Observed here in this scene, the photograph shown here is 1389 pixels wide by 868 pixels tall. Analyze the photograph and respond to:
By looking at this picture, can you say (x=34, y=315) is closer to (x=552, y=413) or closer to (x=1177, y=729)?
________
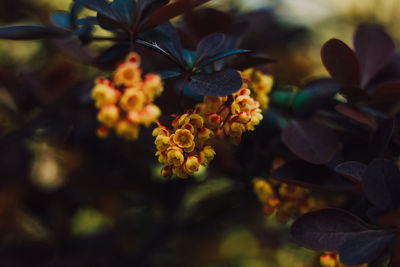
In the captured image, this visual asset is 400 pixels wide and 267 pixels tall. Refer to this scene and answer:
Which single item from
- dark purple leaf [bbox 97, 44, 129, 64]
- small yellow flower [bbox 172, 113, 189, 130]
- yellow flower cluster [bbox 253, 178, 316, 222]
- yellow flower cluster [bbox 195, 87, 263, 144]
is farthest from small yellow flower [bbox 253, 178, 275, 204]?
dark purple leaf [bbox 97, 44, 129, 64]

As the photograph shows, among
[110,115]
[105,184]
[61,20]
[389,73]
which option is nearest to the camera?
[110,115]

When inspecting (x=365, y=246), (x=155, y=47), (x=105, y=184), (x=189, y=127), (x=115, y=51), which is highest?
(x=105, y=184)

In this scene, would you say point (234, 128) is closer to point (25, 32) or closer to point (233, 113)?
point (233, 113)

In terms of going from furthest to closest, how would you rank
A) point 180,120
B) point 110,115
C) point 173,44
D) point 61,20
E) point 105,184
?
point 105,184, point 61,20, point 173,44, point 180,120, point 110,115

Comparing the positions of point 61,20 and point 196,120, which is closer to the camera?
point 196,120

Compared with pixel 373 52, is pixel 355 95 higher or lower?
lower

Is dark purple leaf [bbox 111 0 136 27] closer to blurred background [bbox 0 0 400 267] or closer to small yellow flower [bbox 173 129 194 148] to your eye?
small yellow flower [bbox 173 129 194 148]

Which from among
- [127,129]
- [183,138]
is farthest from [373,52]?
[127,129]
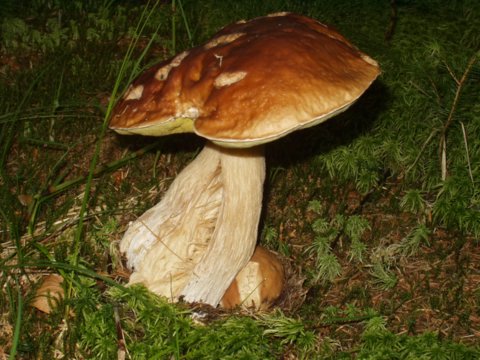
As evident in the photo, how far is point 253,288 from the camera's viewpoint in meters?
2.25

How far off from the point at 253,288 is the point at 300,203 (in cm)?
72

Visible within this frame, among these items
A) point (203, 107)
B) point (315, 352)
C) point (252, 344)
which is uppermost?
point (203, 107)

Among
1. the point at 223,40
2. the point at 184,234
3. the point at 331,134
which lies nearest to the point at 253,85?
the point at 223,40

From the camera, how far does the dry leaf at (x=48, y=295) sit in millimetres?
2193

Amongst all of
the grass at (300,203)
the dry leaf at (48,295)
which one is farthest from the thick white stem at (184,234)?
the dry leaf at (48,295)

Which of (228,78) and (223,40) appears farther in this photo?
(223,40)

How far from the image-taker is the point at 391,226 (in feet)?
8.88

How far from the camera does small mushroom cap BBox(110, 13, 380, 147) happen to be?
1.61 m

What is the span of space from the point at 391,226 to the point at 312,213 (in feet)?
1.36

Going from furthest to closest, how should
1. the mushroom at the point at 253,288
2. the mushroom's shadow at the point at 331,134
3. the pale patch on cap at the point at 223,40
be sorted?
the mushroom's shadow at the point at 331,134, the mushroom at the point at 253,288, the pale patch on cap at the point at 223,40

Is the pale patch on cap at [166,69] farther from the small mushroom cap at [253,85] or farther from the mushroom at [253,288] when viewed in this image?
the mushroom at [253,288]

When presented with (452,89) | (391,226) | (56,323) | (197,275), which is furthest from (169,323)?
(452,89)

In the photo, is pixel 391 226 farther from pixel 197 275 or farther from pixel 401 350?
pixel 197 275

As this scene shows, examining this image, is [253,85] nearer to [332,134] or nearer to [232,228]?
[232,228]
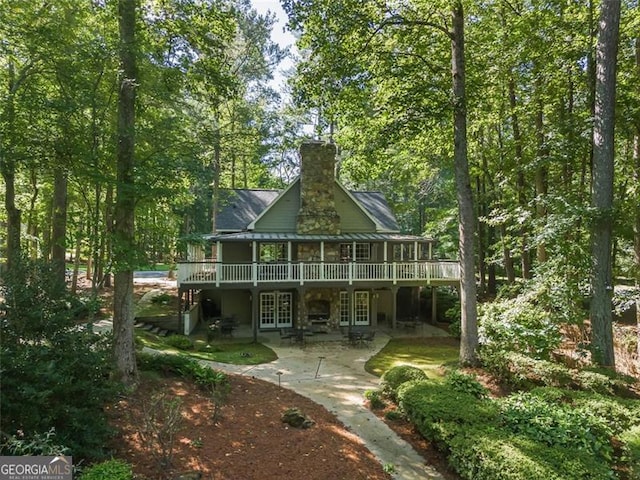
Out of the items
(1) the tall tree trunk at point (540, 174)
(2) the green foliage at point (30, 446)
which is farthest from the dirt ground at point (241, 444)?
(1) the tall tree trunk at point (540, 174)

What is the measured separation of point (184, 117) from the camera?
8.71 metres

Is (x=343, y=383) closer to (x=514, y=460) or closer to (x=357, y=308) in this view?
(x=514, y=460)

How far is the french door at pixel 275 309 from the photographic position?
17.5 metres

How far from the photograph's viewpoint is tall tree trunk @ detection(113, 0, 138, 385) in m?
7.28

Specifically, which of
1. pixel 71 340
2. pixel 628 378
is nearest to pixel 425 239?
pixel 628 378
________
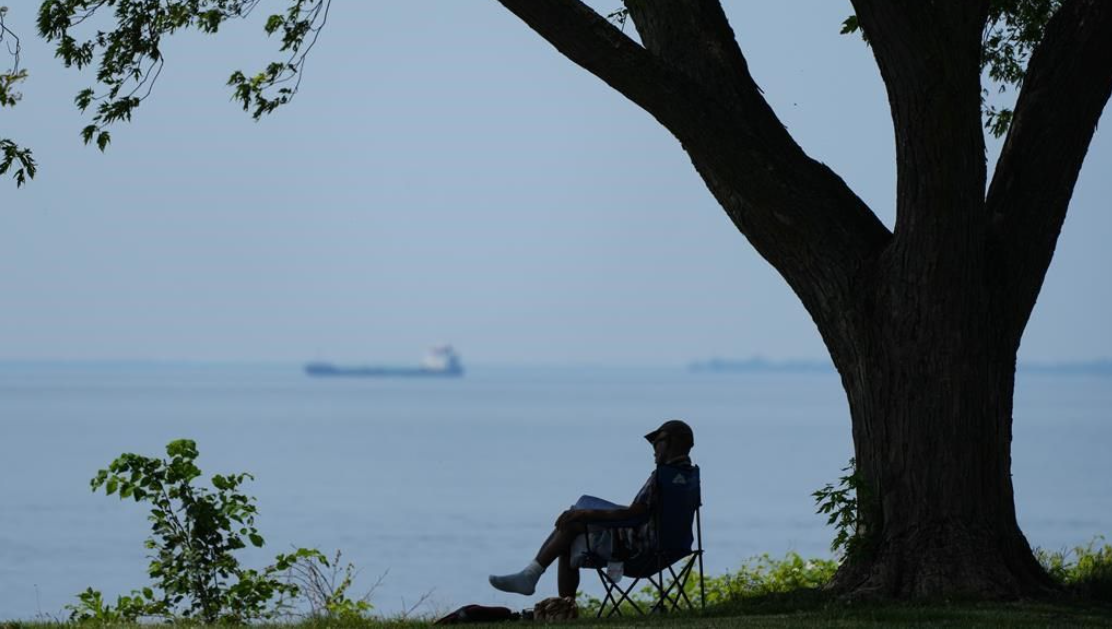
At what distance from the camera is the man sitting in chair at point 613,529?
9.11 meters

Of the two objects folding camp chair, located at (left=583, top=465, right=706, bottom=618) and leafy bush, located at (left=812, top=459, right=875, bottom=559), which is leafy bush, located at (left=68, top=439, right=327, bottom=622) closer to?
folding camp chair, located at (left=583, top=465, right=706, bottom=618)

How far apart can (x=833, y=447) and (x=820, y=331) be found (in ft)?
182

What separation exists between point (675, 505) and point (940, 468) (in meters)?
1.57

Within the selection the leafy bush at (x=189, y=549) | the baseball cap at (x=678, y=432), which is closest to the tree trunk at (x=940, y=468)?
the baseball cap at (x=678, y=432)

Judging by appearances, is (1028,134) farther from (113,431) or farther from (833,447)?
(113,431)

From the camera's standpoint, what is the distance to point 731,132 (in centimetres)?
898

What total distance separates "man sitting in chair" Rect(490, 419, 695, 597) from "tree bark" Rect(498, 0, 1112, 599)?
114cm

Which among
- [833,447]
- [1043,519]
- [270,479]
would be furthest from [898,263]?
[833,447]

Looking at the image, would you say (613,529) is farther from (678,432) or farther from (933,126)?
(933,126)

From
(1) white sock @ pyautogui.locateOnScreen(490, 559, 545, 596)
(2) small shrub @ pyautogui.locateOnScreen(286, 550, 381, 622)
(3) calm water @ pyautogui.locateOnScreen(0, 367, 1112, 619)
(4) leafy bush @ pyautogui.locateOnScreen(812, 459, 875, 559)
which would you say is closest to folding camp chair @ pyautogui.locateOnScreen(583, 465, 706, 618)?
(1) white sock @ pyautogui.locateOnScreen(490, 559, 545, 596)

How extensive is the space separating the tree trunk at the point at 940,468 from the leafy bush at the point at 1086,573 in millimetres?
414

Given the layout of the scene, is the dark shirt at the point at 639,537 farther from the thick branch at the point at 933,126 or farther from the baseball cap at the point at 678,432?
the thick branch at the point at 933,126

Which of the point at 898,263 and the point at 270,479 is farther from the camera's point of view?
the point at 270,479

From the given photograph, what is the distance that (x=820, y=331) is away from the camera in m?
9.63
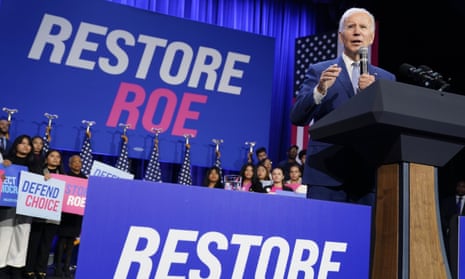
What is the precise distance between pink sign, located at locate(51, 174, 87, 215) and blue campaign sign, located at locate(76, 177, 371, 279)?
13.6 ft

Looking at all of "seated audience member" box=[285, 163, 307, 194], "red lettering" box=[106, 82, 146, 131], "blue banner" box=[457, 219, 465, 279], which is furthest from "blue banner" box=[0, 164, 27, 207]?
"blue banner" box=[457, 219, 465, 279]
________
To be done => Would you print, word for word, only the lines of the records above that begin with the line containing "Observed here in" and continue through the line containing "By looking at"?

Finished answer =>
Observed here in this scene, the photograph shown here is 1389 pixels wide by 868 pixels tall. Analyze the photograph and respond to:
By looking at this picture, can you say (x=34, y=315) is closer to (x=552, y=413) or closer to (x=1177, y=729)?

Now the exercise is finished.